### Directions for this task
Return every entry below exactly as written, minus the pictures.

### Supplied material
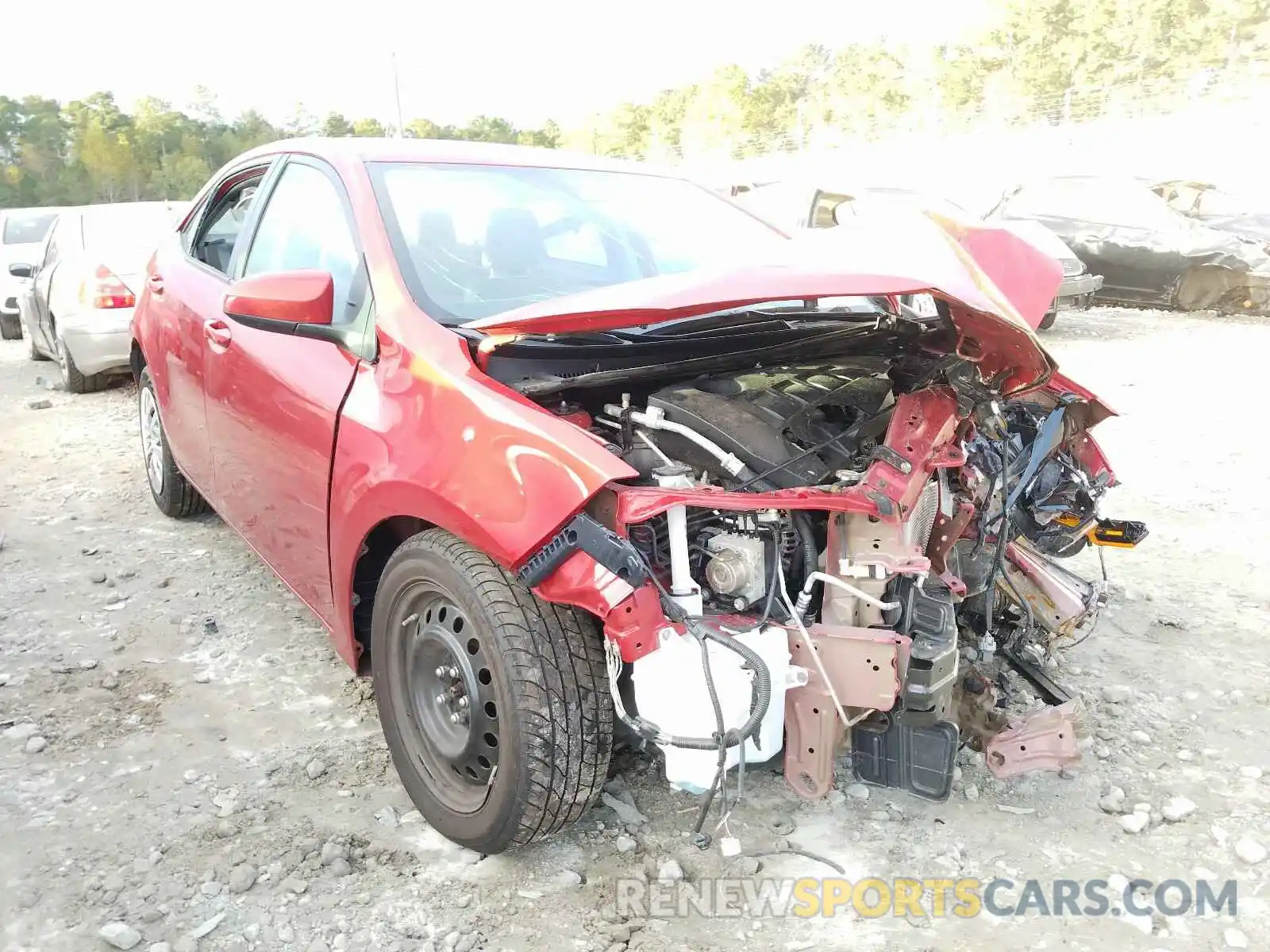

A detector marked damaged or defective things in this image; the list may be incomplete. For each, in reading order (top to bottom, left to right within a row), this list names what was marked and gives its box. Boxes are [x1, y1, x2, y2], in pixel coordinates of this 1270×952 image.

crumpled hood [467, 212, 1061, 396]
dark wrecked car [737, 182, 1102, 332]
dark wrecked car [991, 175, 1270, 313]
dark wrecked car [1158, 178, 1270, 244]
dark wrecked car [133, 140, 1148, 858]
damaged red car [131, 140, 1153, 858]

### Final answer
A detector marked damaged or defective things in this image; the list may be incomplete. For each, in reading order (top to bottom, left to right within a row), this list names what was marked and gives its box. Boxes are [x1, y1, x2, y2], in pixel coordinates of this 1270×952 image.

crumpled hood [467, 212, 1061, 396]
dark wrecked car [737, 182, 1102, 332]
dark wrecked car [991, 175, 1270, 313]
dark wrecked car [1158, 178, 1270, 244]
dark wrecked car [133, 140, 1148, 858]
damaged red car [131, 140, 1153, 858]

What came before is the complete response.